Extracted records:
-*-
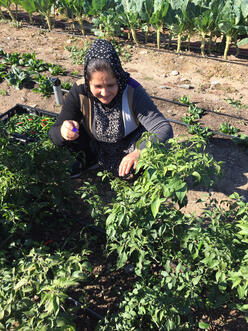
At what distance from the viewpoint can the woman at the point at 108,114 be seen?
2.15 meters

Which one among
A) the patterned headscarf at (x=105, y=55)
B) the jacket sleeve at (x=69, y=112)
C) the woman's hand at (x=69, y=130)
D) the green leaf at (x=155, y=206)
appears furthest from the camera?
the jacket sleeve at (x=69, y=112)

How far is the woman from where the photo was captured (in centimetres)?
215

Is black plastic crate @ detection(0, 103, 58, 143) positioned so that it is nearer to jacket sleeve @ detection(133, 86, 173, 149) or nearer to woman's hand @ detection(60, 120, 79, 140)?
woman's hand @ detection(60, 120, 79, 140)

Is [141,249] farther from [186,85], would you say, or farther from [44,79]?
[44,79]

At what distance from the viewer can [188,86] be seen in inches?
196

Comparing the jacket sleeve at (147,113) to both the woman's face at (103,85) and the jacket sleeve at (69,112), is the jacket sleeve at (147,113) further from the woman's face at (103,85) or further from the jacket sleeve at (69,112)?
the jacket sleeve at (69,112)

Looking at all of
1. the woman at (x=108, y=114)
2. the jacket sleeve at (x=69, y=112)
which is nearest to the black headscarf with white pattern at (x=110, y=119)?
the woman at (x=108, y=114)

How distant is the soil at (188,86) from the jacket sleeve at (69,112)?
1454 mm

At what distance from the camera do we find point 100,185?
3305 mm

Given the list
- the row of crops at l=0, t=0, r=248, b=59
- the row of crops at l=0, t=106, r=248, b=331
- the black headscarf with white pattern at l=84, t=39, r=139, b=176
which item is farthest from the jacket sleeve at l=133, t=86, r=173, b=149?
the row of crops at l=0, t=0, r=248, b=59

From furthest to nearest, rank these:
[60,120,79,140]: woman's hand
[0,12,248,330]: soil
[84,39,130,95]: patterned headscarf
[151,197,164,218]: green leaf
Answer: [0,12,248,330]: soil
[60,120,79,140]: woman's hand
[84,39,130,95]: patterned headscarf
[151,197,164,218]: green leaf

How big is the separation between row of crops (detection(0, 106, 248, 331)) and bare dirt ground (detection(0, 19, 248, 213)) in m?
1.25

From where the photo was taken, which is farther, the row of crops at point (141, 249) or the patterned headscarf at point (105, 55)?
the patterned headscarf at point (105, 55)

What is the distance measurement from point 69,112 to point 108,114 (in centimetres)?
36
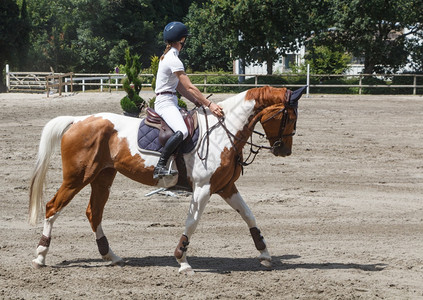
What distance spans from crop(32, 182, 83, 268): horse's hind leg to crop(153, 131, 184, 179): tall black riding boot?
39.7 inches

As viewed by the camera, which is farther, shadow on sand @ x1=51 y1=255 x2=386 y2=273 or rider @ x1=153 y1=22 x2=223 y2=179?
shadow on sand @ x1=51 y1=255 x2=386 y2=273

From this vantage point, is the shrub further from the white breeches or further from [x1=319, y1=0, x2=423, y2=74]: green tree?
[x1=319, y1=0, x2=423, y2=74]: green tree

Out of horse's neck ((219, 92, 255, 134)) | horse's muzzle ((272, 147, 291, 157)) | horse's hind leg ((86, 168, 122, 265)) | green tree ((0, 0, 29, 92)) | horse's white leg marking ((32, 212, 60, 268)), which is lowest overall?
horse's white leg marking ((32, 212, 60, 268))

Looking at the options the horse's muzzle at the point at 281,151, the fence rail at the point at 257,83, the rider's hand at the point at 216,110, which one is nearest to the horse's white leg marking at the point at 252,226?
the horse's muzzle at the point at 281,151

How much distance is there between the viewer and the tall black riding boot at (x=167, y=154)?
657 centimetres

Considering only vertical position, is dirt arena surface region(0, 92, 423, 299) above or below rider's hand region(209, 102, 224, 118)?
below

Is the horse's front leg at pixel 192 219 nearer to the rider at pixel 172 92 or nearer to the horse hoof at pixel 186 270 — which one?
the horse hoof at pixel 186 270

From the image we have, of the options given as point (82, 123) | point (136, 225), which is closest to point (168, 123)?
-*-
### Problem to solve
Rewrite the records from the line with "How much distance" through the end of the records, putting "closer" wherever "nearer" appears and changing nothing else.

### Exercise answer
How much distance is there between the viewer and the tall black riding boot at (x=167, y=154)?
657 centimetres

Considering only vertical position, is dirt arena surface region(0, 92, 423, 299) above or below rider's hand region(209, 102, 224, 118)?
below

Is the horse's front leg at pixel 192 219 closer to the rider at pixel 172 92 or closer to the horse hoof at pixel 186 270 — which one?
the horse hoof at pixel 186 270

From the image we have, of the options given as point (82, 123) | point (136, 225), which is closest to point (168, 123)?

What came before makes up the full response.